INPUT FOR THIS TASK:

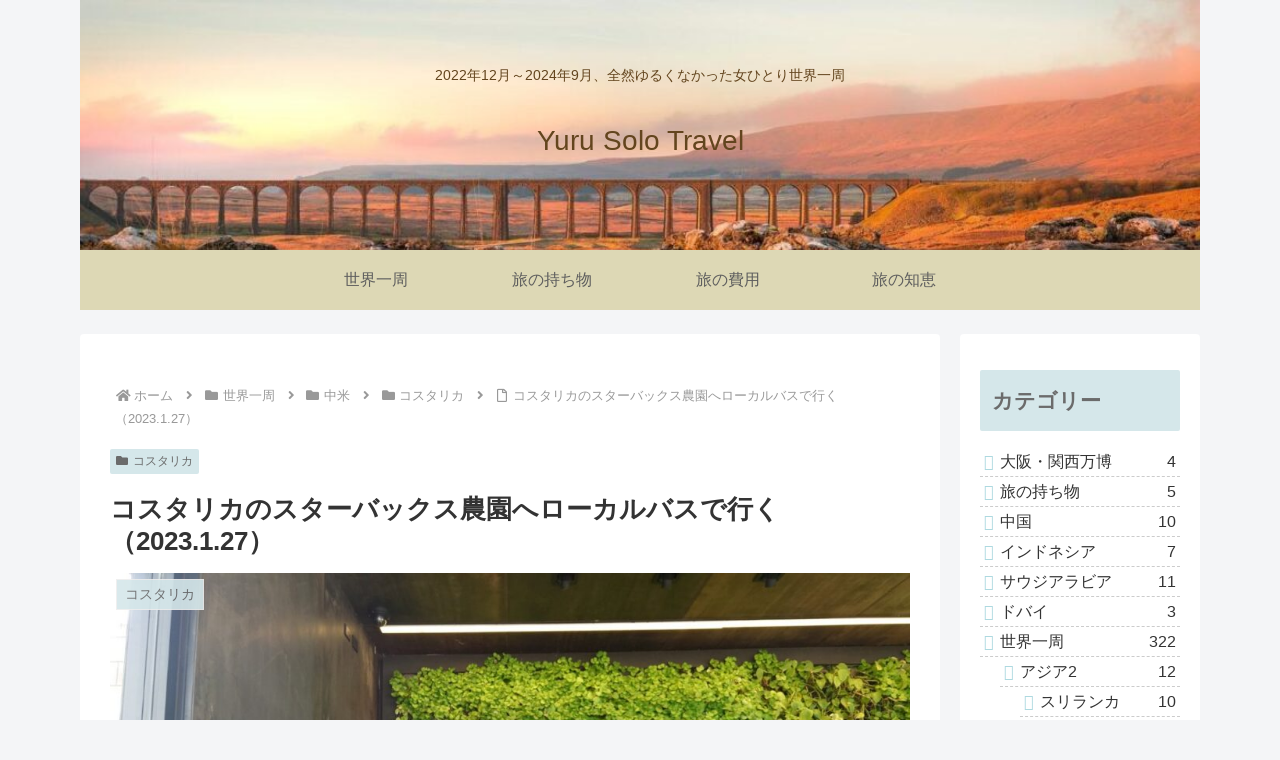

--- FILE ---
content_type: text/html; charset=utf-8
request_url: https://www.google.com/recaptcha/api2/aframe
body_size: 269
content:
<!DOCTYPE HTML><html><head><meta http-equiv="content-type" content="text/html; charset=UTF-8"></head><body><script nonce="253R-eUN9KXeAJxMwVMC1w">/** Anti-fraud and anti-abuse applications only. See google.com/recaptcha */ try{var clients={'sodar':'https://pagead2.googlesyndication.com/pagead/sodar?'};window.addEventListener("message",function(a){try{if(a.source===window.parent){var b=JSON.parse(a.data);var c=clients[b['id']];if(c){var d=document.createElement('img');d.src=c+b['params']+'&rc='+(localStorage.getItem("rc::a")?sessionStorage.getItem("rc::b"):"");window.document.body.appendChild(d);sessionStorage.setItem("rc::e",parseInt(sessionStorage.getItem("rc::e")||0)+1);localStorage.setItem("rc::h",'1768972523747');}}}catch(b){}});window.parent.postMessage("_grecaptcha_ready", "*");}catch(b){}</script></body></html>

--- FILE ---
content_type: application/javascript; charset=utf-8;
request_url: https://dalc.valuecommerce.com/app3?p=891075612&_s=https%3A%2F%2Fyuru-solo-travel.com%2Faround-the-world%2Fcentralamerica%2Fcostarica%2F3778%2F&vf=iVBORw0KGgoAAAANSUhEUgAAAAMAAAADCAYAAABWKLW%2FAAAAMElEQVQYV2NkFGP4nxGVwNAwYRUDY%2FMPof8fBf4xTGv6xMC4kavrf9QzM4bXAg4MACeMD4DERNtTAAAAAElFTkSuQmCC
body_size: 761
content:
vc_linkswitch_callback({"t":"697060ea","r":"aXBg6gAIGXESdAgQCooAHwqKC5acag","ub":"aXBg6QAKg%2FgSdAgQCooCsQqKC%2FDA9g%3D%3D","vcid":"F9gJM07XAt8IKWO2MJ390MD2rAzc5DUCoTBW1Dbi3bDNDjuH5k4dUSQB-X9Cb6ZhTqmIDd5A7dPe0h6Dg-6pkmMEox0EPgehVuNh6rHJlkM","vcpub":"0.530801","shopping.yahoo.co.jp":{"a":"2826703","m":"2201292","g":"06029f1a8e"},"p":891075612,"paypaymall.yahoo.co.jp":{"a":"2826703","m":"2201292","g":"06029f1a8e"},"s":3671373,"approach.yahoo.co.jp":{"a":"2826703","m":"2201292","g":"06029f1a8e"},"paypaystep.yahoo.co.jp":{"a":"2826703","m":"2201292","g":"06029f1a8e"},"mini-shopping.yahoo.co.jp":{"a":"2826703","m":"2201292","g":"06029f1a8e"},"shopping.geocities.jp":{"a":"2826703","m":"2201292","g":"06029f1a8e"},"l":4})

EXERCISE AIM:
This exercise calls for the lines from the one holding "content_type: text/html; charset=utf-8" through the end of the entries, transcribed exactly and with nothing more.

SOLUTION TO THIS PROBLEM:
content_type: text/html; charset=utf-8
request_url: https://www.google.com/recaptcha/api2/aframe
body_size: 269
content:
<!DOCTYPE HTML><html><head><meta http-equiv="content-type" content="text/html; charset=UTF-8"></head><body><script nonce="253R-eUN9KXeAJxMwVMC1w">/** Anti-fraud and anti-abuse applications only. See google.com/recaptcha */ try{var clients={'sodar':'https://pagead2.googlesyndication.com/pagead/sodar?'};window.addEventListener("message",function(a){try{if(a.source===window.parent){var b=JSON.parse(a.data);var c=clients[b['id']];if(c){var d=document.createElement('img');d.src=c+b['params']+'&rc='+(localStorage.getItem("rc::a")?sessionStorage.getItem("rc::b"):"");window.document.body.appendChild(d);sessionStorage.setItem("rc::e",parseInt(sessionStorage.getItem("rc::e")||0)+1);localStorage.setItem("rc::h",'1768972523747');}}}catch(b){}});window.parent.postMessage("_grecaptcha_ready", "*");}catch(b){}</script></body></html>

--- FILE ---
content_type: application/javascript; charset=utf-8;
request_url: https://dalc.valuecommerce.com/app3?p=891075612&_s=https%3A%2F%2Fyuru-solo-travel.com%2Faround-the-world%2Fcentralamerica%2Fcostarica%2F3778%2F&vf=iVBORw0KGgoAAAANSUhEUgAAAAMAAAADCAYAAABWKLW%2FAAAAMElEQVQYV2NkFGP4nxGVwNAwYRUDY%2FMPof8fBf4xTGv6xMC4kavrf9QzM4bXAg4MACeMD4DERNtTAAAAAElFTkSuQmCC
body_size: 761
content:
vc_linkswitch_callback({"t":"697060ea","r":"aXBg6gAIGXESdAgQCooAHwqKC5acag","ub":"aXBg6QAKg%2FgSdAgQCooCsQqKC%2FDA9g%3D%3D","vcid":"F9gJM07XAt8IKWO2MJ390MD2rAzc5DUCoTBW1Dbi3bDNDjuH5k4dUSQB-X9Cb6ZhTqmIDd5A7dPe0h6Dg-6pkmMEox0EPgehVuNh6rHJlkM","vcpub":"0.530801","shopping.yahoo.co.jp":{"a":"2826703","m":"2201292","g":"06029f1a8e"},"p":891075612,"paypaymall.yahoo.co.jp":{"a":"2826703","m":"2201292","g":"06029f1a8e"},"s":3671373,"approach.yahoo.co.jp":{"a":"2826703","m":"2201292","g":"06029f1a8e"},"paypaystep.yahoo.co.jp":{"a":"2826703","m":"2201292","g":"06029f1a8e"},"mini-shopping.yahoo.co.jp":{"a":"2826703","m":"2201292","g":"06029f1a8e"},"shopping.geocities.jp":{"a":"2826703","m":"2201292","g":"06029f1a8e"},"l":4})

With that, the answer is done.